=== WORK TO COMPLETE ===
Nothing but the lines from the start of the records through the line that contains "common name: pig-tailed macaque" is to be copied, and each is to be copied exactly.

=== Stored items ===
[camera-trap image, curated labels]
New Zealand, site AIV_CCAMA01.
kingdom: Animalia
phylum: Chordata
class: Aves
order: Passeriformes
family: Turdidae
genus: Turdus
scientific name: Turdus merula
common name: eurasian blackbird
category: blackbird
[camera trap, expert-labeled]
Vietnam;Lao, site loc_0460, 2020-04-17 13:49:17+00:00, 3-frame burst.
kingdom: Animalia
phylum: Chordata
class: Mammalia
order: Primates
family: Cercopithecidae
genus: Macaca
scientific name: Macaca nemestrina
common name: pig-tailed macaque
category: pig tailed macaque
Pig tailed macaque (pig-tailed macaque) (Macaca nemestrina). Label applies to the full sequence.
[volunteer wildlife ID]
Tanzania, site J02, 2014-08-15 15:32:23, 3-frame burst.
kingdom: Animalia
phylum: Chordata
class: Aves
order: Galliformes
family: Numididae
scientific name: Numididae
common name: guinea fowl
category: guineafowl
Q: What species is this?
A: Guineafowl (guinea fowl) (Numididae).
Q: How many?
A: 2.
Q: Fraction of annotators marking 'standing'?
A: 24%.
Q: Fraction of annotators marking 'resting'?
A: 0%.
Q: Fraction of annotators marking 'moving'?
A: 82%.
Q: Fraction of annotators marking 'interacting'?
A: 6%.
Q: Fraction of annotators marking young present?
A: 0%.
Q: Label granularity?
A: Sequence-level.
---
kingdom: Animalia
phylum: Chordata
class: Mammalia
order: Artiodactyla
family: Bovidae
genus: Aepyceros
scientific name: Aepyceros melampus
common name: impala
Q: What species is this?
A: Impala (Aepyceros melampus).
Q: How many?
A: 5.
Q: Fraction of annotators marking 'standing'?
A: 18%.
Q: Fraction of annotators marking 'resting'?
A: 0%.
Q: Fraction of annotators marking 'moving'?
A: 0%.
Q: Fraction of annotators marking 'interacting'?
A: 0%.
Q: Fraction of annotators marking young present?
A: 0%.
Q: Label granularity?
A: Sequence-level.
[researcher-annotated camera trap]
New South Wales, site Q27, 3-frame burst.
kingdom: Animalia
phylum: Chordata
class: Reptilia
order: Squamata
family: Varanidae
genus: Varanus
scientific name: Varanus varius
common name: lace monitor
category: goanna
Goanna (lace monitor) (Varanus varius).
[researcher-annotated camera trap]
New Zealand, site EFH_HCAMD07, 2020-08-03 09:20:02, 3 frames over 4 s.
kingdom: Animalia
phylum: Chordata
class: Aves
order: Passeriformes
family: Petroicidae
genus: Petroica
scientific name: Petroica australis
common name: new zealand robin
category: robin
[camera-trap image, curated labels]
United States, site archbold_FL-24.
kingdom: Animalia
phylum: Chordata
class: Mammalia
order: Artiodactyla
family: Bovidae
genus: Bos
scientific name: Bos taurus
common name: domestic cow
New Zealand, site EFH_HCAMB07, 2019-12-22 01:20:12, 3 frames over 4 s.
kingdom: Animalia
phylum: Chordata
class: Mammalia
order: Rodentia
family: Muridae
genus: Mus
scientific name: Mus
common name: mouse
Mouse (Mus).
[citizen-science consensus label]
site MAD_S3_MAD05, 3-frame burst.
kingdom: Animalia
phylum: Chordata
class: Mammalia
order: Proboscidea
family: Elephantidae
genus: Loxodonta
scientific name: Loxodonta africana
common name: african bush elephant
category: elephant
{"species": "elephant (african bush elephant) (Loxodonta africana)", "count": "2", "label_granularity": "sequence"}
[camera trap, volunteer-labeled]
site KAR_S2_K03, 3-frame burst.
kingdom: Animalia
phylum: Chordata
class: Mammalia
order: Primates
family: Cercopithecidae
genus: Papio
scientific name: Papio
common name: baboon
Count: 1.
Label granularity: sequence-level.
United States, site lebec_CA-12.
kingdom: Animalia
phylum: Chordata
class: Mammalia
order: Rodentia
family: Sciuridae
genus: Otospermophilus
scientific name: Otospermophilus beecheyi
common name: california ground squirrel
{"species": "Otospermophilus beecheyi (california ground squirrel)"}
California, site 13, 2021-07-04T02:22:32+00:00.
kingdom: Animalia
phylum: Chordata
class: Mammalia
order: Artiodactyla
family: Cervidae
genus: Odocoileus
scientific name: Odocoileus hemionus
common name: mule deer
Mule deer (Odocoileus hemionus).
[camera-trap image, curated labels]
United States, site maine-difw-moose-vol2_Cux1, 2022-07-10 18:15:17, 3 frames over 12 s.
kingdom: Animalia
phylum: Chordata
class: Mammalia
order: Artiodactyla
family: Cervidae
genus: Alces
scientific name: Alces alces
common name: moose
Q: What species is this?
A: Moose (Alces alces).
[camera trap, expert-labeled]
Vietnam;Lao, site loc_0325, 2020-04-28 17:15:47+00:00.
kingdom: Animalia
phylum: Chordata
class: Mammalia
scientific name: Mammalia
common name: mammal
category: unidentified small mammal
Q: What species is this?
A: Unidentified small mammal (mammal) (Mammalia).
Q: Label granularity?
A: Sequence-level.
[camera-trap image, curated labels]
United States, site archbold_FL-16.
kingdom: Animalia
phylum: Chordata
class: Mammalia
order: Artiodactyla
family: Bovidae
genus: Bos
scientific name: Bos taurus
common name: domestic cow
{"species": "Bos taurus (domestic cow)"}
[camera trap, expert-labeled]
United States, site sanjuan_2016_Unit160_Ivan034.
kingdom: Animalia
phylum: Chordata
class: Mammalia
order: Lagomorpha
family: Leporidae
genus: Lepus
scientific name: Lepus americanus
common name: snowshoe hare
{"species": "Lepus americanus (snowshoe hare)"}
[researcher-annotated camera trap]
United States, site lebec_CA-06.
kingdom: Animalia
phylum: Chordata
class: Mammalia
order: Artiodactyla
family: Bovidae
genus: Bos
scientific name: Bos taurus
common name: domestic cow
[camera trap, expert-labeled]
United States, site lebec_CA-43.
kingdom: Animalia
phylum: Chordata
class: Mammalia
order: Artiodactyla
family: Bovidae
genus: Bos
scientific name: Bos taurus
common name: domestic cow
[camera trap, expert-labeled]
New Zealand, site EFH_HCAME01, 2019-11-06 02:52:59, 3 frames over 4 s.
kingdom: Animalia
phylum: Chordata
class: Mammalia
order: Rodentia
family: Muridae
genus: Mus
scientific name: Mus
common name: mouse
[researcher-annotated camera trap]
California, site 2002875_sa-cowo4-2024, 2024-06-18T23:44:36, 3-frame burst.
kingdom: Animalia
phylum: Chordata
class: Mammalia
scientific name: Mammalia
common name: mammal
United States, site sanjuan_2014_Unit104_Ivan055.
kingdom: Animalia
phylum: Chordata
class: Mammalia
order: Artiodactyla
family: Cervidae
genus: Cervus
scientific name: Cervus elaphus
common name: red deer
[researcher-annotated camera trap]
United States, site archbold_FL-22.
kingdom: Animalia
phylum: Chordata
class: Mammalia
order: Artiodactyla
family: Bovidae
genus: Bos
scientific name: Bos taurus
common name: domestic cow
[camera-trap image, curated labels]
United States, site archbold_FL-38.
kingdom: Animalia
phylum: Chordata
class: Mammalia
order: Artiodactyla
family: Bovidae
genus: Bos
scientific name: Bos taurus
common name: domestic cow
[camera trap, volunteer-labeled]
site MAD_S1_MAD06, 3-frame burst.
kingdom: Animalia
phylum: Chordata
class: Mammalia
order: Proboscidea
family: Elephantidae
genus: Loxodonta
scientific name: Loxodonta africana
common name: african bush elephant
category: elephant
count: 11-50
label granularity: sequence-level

=== RESULT OF THIS TASK ===
[camera-trap image, curated labels]
New Zealand, site AIV_CCAMA01.
kingdom: Animalia
phylum: Chordata
class: Aves
order: Passeriformes
family: Turdidae
genus: Turdus
scientific name: Turdus merula
common name: eurasian blackbird
category: blackbird
[camera trap, expert-labeled]
Vietnam;Lao, site loc_0460, 2020-04-17 13:49:17+00:00, 3-frame burst.
kingdom: Animalia
phylum: Chordata
class: Mammalia
order: Primates
family: Cercopithecidae
genus: Macaca
scientific name: Macaca nemestrina
common name: pig-tailed macaque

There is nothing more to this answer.